- [Text shown]
◆ ◆ ◆ ◆ ◆ ◆ ◆

The present disclosure is generally related to determining a glasses and/or a contacts prescription for a patient with a refractive error in need of correction. Many people have refractive errors of the eye which cause them to be either myopic (commonly known as nearsightedness) or hypermetropic (commonly known as farsightedness). One of ordinary skill in the art will understand that myopia refers to a refractive defect of the optical properties of an eye that causes images to focus forward of the retina (i.e. a refractive error). Those optical defects are typically caused by, among other things, defects of the cornea, elongation of the eye structure, other conditions, or a combination of those conditions. Hyperopia, on the other hand, refers a refractive error of the optical properties of an eye that causes images to focus behind the retina. Those optical defects are the result when the optics of the eye are not strong enough for the front to back length of the eye. Myopia and hyperopia have one component, a sphere measurement, which indicates the strength or power necessary to correct for the optical defects.
Astigmatism refers to a refractive error that causes light entering the eye to focus on two points rather than one. It is caused by an uneven power of the cornea. An astigmatism has two components, an axis measurement, which indicates the angle along which any image viewed by the patient is distorted, and a cylinder measurement, which indicates the strength or power of the distortion. Myopia, hyperopia, and astigmatism are the principle refractive errors that cause patients to seek treatment to correct their vision problems.
A manifest refraction analysis is a diagnostic tool used by ophthalmologists and optometrists whereby a patient's refractive error is tested to indicate whether the patient would benefit from correction with glasses or contact lenses. As part of that technique, a patient looks through a phoropter while the ophthalmologist or optometrist evaluates each of the patient's eyes. A retinal reflex diagnosis technique is often used to assess the magnitude of the refractive error present in the patient's eyes. Subjective feedback from the patient is used to refine the manifest refraction, which involves the patient making choices between image quality as different lenses having different powers are slid into place in the phoropter. These refractive errors can be corrected with lenses, typically spectacle lenses, known as glasses, or contact lenses, which are applied directly to the eye. They can also be corrected with various types of surgery. At the end of the manifest refraction analysis, the ophthalmologist or optometrist may produce a prescription for glasses, contact lenses, and/or refractive surgery.

◆ ◆ ◆ ◆ ◆ ◆ ◆

- [Dataset content]

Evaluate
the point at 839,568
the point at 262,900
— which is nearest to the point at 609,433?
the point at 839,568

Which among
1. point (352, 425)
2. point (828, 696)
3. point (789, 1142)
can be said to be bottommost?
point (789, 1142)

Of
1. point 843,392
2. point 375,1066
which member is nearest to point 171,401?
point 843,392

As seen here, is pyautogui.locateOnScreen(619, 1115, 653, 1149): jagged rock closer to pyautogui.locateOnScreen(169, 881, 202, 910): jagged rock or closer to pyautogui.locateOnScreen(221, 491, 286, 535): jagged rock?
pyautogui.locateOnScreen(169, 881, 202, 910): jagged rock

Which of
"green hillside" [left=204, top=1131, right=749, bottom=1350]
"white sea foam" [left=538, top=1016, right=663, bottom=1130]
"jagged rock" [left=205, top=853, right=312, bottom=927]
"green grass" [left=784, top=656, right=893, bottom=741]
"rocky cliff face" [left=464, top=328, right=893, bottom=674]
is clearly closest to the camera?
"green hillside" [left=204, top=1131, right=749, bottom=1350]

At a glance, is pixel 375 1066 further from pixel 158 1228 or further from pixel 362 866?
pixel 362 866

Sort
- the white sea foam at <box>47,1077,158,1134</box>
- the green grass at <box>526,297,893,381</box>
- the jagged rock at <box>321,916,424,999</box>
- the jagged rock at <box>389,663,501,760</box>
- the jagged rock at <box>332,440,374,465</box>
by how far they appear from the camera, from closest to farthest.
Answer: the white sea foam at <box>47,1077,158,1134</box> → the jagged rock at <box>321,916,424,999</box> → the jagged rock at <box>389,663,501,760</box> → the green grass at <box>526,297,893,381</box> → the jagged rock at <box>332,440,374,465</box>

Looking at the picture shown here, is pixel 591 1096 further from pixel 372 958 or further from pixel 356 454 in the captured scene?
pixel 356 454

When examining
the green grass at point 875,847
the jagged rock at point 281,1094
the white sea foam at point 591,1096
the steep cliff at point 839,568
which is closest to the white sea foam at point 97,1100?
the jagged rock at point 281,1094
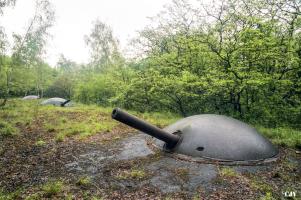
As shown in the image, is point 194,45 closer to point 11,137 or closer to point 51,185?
point 11,137

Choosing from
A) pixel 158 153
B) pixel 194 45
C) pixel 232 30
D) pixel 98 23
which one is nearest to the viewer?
pixel 158 153

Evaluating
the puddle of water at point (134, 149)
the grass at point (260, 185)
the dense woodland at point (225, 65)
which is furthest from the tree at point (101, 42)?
the grass at point (260, 185)

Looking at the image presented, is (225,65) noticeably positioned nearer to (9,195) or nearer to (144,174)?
(144,174)

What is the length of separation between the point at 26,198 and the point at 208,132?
5028mm

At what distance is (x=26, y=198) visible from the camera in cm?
524

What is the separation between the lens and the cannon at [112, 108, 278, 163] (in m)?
7.24

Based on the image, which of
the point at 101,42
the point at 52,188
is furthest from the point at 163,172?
the point at 101,42

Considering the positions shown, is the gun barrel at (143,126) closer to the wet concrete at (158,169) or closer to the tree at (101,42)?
the wet concrete at (158,169)

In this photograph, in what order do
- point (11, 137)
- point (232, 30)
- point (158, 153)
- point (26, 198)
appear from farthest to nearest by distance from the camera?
1. point (232, 30)
2. point (11, 137)
3. point (158, 153)
4. point (26, 198)

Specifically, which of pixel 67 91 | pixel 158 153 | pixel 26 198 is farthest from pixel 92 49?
pixel 26 198

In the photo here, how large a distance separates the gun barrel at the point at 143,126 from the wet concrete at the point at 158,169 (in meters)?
0.55

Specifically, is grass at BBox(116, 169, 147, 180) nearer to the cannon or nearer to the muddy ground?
the muddy ground

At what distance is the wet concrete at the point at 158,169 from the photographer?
6055 mm

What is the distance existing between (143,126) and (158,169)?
48.9 inches
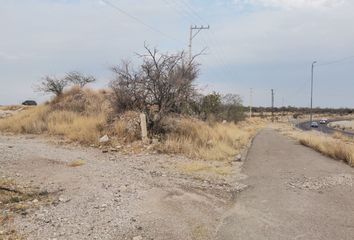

◆ ◆ ◆ ◆ ◆ ◆ ◆

Can you return the passage of the refractive error text from "Astigmatism refers to" up to and including "their vision problems.", copied word for word?

Astigmatism refers to a refractive error that causes light entering the eye to focus on two points rather than one. It is caused by an uneven power of the cornea. An astigmatism has two components, an axis measurement, which indicates the angle along which any image viewed by the patient is distorted, and a cylinder measurement, which indicates the strength or power of the distortion. Myopia, hyperopia, and astigmatism are the principle refractive errors that cause patients to seek treatment to correct their vision problems.